Allegations that motorists are paying excessive premiums following accident insurance claims is gaining momentum, following investigations by an online insurer.

Analysis from Swiftcover.com and disclosed to The Daily Telegraph showed that a small number of credit hire firms – companies which buy owners' details from insurance brokers, bodyshops and damage assessors among others, and then offer not-at-fault motorists hire cars and repairs following an accident – are responsible for inflated costs of up to £200 million a year.

The insurer says that an estimated third of credit hire agencies consistently overcharge for work with submitted bills that are 'extravagantly inflated', often by as much as 100% above the market rate.

The daily newspaper said that the findings were backed up by its readers regularly getting in touch after suffering additional costs after an accident, mainly via replacement cars charged at daily rental rates.
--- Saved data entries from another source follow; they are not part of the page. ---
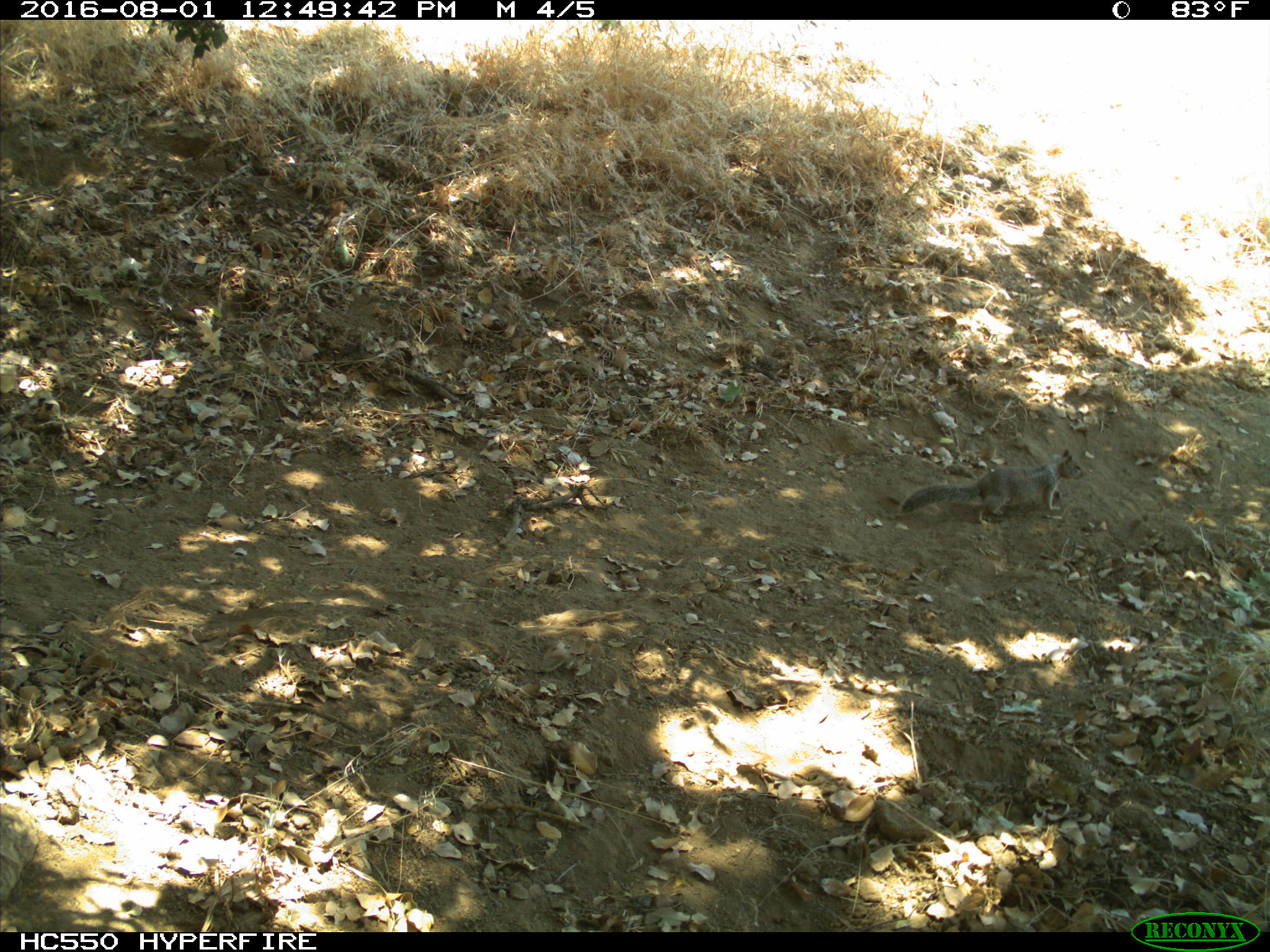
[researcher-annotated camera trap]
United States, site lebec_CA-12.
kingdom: Animalia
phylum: Chordata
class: Mammalia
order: Rodentia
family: Sciuridae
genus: Otospermophilus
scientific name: Otospermophilus beecheyi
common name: california ground squirrel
Otospermophilus beecheyi (california ground squirrel).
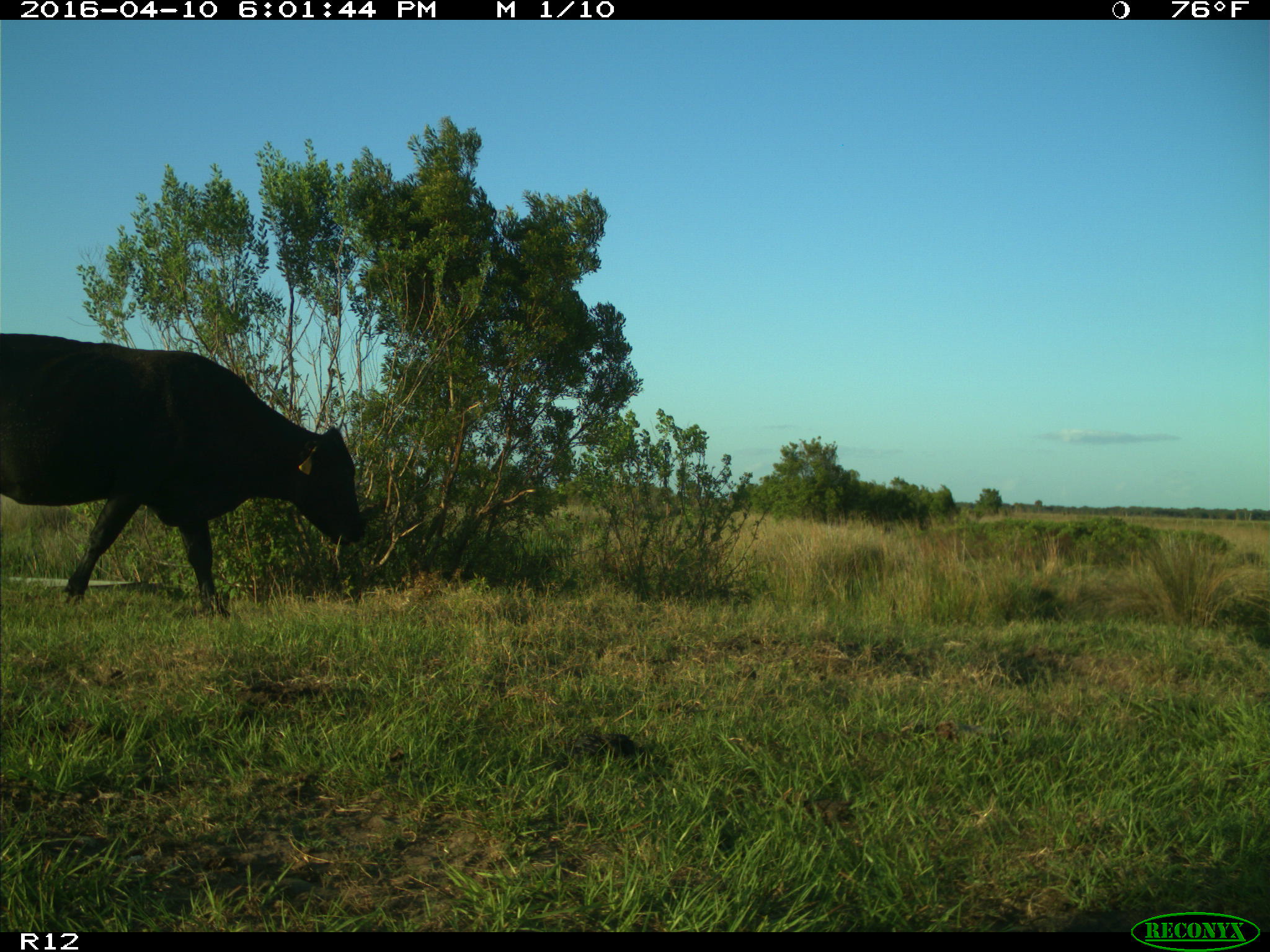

According to Swiftcover, some credit hire firms overcharge for services such as repair work, vehicle storage and replacement vehicles.

In some cases, said the insurer, credit hire firms have even given customers vehicles which were not insured, leaving motorists at "huge legal and financial risk".

The findings come weeks after the Office of Fair Trading (OFT) provisionally referred the car insurance market to the Competition Commission. It estimated that artificially high car hire and repair charges added significantly to drivers' premiums, and said that some insurers were conniving with garages and suppliers of courtesy cars to let them charge inflated prices.

But, Martin Andrews, director general of the Credit Hire Organisation, said that insurers frequently failed to inform motorists they were entitled to services such as a replacement car after a collision, and that were it not for credit hire agencies, many motorists would be in the dark. He acknowledged that credit hire firms' bills for car provision or repairs were often higher than those of the insurance industry, but said that this was because they did not have access to the same deals with suppliers that led to significant economies of scale for insurers.